In the present case, the owner’s signature is predesigned as follows. It is featured as a combination of seven blocks wherein D0, D1, D2, D3 are data stream blocks, and each block consists of 8 bits. Similarly, T0, T1, T2 are clock delay blocks, and each block consists of 10 ticks of clock delays. As shown as follows, all the data stream blocks and clock delays blocks are arranged in an alternate fashion, starting with data stream as a first block. This uniquely featured owner’s signature is stored in the memory of watermark at the time of its integration with IP core. Block 1 D0 =>1000 0001-8 bits Block 2 T0 =>10 clock ticks delay Block 3 D1 =>1000 0011-8 bits Block 4 T1 =>10 clock ticks delay Block 5 D2 =>1000 0111-8 bits Block 6 T2 =>10 clock ticks delay Block 7 D3 =>1000 1111-8 bits

When the correct input pattern is being fed to SGM, it generates this predefined owner’s signature as the output of the SGM. The correctly generated signature at the output of SGM confirms the identification of the IP owner.

4.2.5. Variations

In the proposed method, Key for Enable Logic, Owner’s Key, and Owner’s Signature pattern are configurable at the design stage of watermark insertion. The data streams can be configured in multiple bits, and clock delay can be configured in multiple system clock ticks. Therefore, to analyze the viability of these changes and its effect on area overhead and probability of coincidence, the study is extended for a few more combinational changes of data stream lengths and presented in the table format. Detail discussion of all these aspects is as follows.

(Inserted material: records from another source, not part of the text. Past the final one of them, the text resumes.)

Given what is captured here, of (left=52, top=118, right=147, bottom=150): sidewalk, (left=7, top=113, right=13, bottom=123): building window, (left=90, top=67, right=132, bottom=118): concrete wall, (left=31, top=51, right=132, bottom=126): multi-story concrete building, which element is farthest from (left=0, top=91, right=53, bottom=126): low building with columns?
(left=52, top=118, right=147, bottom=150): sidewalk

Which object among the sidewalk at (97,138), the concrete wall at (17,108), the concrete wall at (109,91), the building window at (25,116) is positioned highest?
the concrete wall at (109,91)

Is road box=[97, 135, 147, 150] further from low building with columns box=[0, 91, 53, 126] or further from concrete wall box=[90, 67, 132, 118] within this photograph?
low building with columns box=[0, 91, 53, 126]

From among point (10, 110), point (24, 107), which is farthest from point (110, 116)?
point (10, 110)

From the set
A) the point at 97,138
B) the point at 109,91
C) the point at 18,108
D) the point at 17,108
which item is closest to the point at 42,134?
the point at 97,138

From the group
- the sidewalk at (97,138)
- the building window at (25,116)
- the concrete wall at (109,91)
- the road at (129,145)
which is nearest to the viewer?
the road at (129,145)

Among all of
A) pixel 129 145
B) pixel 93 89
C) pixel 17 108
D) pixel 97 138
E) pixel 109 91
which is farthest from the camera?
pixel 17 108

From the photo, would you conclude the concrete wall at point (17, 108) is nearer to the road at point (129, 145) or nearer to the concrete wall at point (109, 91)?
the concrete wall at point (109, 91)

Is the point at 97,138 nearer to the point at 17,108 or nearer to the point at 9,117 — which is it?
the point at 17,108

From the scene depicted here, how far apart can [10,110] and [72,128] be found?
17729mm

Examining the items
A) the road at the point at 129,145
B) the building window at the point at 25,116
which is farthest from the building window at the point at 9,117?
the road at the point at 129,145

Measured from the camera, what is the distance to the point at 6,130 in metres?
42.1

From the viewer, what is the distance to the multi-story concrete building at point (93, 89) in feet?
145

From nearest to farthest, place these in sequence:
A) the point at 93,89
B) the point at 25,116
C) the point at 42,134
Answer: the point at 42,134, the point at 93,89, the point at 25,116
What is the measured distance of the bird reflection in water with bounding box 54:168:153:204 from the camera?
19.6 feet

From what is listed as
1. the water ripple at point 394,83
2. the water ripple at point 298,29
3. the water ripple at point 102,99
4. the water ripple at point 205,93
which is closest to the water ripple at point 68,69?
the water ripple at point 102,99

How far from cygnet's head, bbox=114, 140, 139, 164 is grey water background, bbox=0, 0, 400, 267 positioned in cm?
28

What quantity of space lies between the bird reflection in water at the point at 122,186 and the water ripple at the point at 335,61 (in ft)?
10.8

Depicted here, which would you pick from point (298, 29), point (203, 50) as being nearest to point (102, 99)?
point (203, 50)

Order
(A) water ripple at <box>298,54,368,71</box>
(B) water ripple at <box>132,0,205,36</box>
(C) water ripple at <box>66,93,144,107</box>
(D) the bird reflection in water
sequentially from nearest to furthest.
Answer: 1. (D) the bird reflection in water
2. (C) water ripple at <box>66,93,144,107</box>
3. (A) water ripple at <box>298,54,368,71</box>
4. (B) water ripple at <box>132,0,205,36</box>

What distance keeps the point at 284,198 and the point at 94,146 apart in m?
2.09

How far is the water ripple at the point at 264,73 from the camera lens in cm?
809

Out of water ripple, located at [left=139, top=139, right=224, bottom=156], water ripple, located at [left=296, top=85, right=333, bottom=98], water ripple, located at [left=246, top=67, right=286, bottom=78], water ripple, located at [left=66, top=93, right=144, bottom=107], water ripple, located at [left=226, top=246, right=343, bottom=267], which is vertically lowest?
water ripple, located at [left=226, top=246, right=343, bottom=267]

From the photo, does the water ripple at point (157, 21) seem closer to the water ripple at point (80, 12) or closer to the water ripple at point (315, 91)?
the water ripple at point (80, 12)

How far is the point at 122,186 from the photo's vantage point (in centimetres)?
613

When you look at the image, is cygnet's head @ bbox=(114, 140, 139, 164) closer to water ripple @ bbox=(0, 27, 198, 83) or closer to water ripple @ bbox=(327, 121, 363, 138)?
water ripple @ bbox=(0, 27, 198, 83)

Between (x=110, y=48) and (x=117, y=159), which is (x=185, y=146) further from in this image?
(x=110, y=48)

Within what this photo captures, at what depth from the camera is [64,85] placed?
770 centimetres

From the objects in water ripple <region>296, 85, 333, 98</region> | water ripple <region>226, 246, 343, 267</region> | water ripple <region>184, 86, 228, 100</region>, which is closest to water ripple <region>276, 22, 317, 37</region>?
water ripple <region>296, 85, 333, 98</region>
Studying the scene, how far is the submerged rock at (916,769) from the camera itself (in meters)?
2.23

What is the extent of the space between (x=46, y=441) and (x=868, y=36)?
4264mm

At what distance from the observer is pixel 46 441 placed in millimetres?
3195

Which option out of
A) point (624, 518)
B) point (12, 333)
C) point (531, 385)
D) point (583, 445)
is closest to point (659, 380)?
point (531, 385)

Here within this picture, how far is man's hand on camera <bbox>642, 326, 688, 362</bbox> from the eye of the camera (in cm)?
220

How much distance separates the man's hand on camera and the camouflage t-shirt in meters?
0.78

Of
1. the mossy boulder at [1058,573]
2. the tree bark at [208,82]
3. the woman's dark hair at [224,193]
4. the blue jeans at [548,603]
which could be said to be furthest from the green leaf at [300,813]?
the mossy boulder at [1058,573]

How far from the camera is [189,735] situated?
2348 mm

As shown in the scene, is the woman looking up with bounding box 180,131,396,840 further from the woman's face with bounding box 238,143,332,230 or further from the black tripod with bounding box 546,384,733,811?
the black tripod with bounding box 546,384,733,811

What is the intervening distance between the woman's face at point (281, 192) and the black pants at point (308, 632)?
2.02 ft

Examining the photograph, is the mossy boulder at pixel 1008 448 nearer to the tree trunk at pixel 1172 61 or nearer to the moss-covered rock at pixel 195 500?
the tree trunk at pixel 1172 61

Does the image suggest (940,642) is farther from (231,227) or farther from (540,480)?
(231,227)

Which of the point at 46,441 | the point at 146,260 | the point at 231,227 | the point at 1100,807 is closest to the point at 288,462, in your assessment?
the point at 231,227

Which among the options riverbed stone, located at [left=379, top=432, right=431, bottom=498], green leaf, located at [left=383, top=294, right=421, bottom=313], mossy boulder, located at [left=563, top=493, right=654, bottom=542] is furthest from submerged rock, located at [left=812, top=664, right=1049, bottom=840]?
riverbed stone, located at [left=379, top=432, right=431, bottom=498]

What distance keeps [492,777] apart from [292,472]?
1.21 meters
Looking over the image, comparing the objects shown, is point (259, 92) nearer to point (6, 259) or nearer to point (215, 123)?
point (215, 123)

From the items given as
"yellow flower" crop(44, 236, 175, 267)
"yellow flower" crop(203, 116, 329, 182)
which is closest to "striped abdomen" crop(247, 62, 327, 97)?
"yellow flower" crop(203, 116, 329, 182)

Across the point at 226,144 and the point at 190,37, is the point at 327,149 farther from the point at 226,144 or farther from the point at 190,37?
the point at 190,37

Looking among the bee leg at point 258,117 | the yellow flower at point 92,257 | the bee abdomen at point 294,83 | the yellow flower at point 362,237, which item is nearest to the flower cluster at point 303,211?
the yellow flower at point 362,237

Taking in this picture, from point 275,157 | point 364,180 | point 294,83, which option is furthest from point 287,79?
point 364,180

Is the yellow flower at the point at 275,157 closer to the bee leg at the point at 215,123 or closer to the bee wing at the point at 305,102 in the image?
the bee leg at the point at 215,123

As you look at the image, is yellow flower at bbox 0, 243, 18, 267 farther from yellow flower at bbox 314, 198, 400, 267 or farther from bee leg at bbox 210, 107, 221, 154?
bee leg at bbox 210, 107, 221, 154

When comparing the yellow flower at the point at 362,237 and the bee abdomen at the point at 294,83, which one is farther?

4.3. Evaluation on Benchmarks

It is important to evaluate the proposed watermark technique on various benchmark circuits. Therefore, the evaluation of the proposed watermark techniques is carried out on EPFL [55] and IWLS [56] benchmark suites, from which the parameters such as the probability of coincidence (Pc) [57], area overhead, and latency are estimated by designing for data and delay mentioned in Case 3. These parameters are analysed and summarized in the table format for each circuit before and after the watermark is being integrated with it.

4.3.1. Overhead and Comparison

Initially, the area for the circuits from EPFL and IWLS benchmark suites is calculated without integrating the watermark and summarized in the baseline column of Table 1. In these tables, IWLS benchmarks are differentiated from the EPFL benchmarks by highlighting them in grey colour. To estimate the area, the RTL file of each circuit is converted to GDSII design using OPENROAD tool with Free PDK45 (45 nm library), wherein the total area of each benchmark circuit is available.

To evaluate the proposed watermark method, different combinations of Key and Owner’s Key are designed. These combinations are integrated with each benchmark circuit, and area overhead is calculated using the same tool and summarized. We compare our watermarking technique with few other techniques which are proposed as constraint-based IP watermarking, at different abstraction levels. We compared with polymorphic gates based watermarking method described in [16], the behavioural synthesis watermarking as proposed in [57], and the high-level synthesis based watermarking schemes described in [58, 59]. Those resulting values for [16, 59] are gathered from the study represented in [59]. In order to match with the configuration, some of the results are interpolated or extrapolated and summarized in Table 1. In order to evaluate the proposed watermarking system, various combinations of Key (bits length variation) and owner’s key (data stream lengths and number of clock ticks variations in each block) are considered for watermark. Corresponding area overhead and probability of coincidence are calculated.

A nomenclature method is used to denote combinations, such as if Watermark 1 is denoted as K8:4D8:3C8, then this suggests that in a Watermark 1, K8 gives a description of Key and implies that Key is of 8 bits. Similarly, 4D8:3C8 gives a description of owner’s key and implies that in an owner’s key, 4D8 means 4 data stream blocks are used, of which each data stream block consists of 8 bits and 3C8 means 3 clock delays blocks are used, of which each clock delays block consists of 8 clock ticks delays. Area overhead and probability of coincidence are evaluated for all sixteen combinations and analysed.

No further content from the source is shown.